Каждый наш читатель, думая о Данте, в первую очередь вспоминает терцины
Пушкина:
В начале жизни
школу помню я;
Там нас, детей
беспечных, было много;
Неровная и резвая
семья.
Смиренная, одетая
убого
Но видом величавая
жена
Над школою надзор
хранила строго.
(1830)
Энергия дантовского шага из строфы в строфу, сила «третьей рифмы»
передана безупречно_ — но в пушкинской просодии
Данте меняет тональность. Это другой тон — ровный, задумчивый, простой и
возвышенный. Так говорит человек зрелый, богатый опытом, умеющий благодарно
вспоминать все, что было. Семантический пейзаж освещен мягким светом элегии, и
это медлительное созерцание минувшего, благожелательное и меланхолическое,
совершенно невозможно у Данте. Чего у Данте нет и быть не может, так это элегии
и «светлой печали». У Пушкина же, напротив, непредставим яростный дантовский голод по Новому, Будущему, Необычайному,
Справедливому. Быть может, в этом контрасте отражается и более общее различие
«тональности» двух христианских традиций: западной, католической — и
православной.
Ямб пушкинских
терцин стал ритмическим образцом для классического перевода Божественной
комедии, выполненного М.Лозинским. Еще прежде этот ямб — в роли дантовского ритма — мы встретим у Блока (см. его «адские» терцины «День догорал…»). Но именно этому
плавному и проясненному звучанию объявит войну Мандельштам.
Другим «дантовским» событием в России — точнее, целой
вереницей событий — стал Серебряный век, эпоха русского символизма. Эта
эпоха была несравненно лучше подготовлена к тому, чтобы читать и осознавать
Данте в его реальном историческом контексте. Корни Данте, почти неизвестные в
пушкинское время: Аристотель, Ареопагит, томистское богословие, средневековая мистика,
схоластика — в это время обсуждаются именно в связи с Данте. Владимир
Соловьев, Вяч. Иванов, В.Брюсов, К.Бальмонт, Дм.
Мережковский, Эллис, Б.Зайцев, о. Павел Флоренский… Дух Софии, Премудрости
Божией, Вечной Женственности витает над эпохой. Владимир Соловьев вызвал этот
дух, Блок сделал его предметом своего артистического служения. Беатриче — близко.
Теперь Данте воспринимается прежде всего как высший образец вдохновения.
Анна Ахматова, читавшая Данте в оригинале (так же как Пушкин и Мандельштам)
узнаёт в своей музе музу Данте:
Ей говорю: «Ты ль Данту диктовала
Страницы Ада?»
Отвечает: «Я».
И вновь: Муза Ада!

################

**Задания**:
a - Продублируйте фрагмент статьи о Данте от слов «передана безупречно_ —» до слов «православной.» включительно.
b - Определите, согласуется ли со статьей о Данте каждое утверждение: (i) ямб пушкинских терцин стал ритмическим образцом для перевода Лозинского; (ii) элегия свойственна Данте; (iii) Анна Ахматова читала Данте в переводе. На каждое ответьте «да» или «нет» и приведите решающие слова статьи дословно.
c - Продолжите статью о Данте, начав сразу после последней приведенной строки.

**Исходные данные**:
################

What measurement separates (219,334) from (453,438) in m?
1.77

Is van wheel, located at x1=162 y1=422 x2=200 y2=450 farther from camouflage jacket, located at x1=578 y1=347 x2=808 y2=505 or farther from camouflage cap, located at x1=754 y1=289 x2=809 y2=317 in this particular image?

################

**Ответы к заданиям**:
a -
передана безупречно_ — но в пушкинской просодии
Данте меняет тональность. Это другой тон — ровный, задумчивый, простой и
возвышенный. Так говорит человек зрелый, богатый опытом, умеющий благодарно
вспоминать все, что было. Семантический пейзаж освещен мягким светом элегии, и
это медлительное созерцание минувшего, благожелательное и меланхолическое,
совершенно невозможно у Данте. Чего у Данте нет и быть не может, так это элегии
и «светлой печали». У Пушкина же, напротив, непредставим яростный дантовский голод по Новому, Будущему, Необычайному,
Справедливому. Быть может, в этом контрасте отражается и более общее различие
«тональности» двух христианских традиций: западной, католической — и
православной.

b -
(i) Да: «Ямб пушкинских терцин стал ритмическим образцом для классического перевода Божественной комедии, выполненного М.Лозинским».
(ii) Нет: «Чего у Данте нет и быть не может, так это элегии и «светлой печали»».
(iii) Нет: «Анна Ахматова, читавшая Данте в оригинале».

c -
(Данте, как мы помним, в каждой Кантике призывает на помощь
разные языческие божества: Муз — в Аду; Муз и
Каллиопу — в Чистилище; самого Аполлона — в Раю). В шутку (но,
может быть, и не совсем в шутку) Ахматова изображает саму себя саму в образе Беатриче, которая впервые «заговорила», то есть стала
поэтом:
Могла ли Биче, словно Дант, творить,
Или Лаура жар любви восславить?
Я научила женщин
говорить:
Но Боже, как их
замолчать заставить?
Голос Музы Ада (в
пушкинской, то есть эпически и элегически отстраненной редакции) звучит в
зрелой поэзии Ахматовой. Это голос поэта, лично вовлеченного во всеобщую
историю человечества, голос скорби, гнева и того чувства, которое мы, вероятно,
напрасно будем искать у Данте: чувства соучастия в чужом и общем грехе.
О Боже! за себя я
все могу простить.
Но лучше б
ястребом ягненка мне когтить
Или змеей уснувших жалить в поле,
Чем человеком
быть, и видеть поневоле,
Чтó люди делают, и сквозь тлетворный
срам
Не сметь поднять
глаза к высоким
небесам.
Муза, которая
диктовала страницы Ада, диктует и Поэму без героя. Рваное, улетающее
пространство поэмы —
И поэмы смертный
полет,
в котором
проносятся тени умерших друзей ахматовской юности (и
все они при этом — ряженые), кажется каким-то особым отсеком подземного
царства, куда Данте не успел заглянуть. Оно похоже на странную смесь Первого (античный Элизий) и Второго кругов («невоздержанные»)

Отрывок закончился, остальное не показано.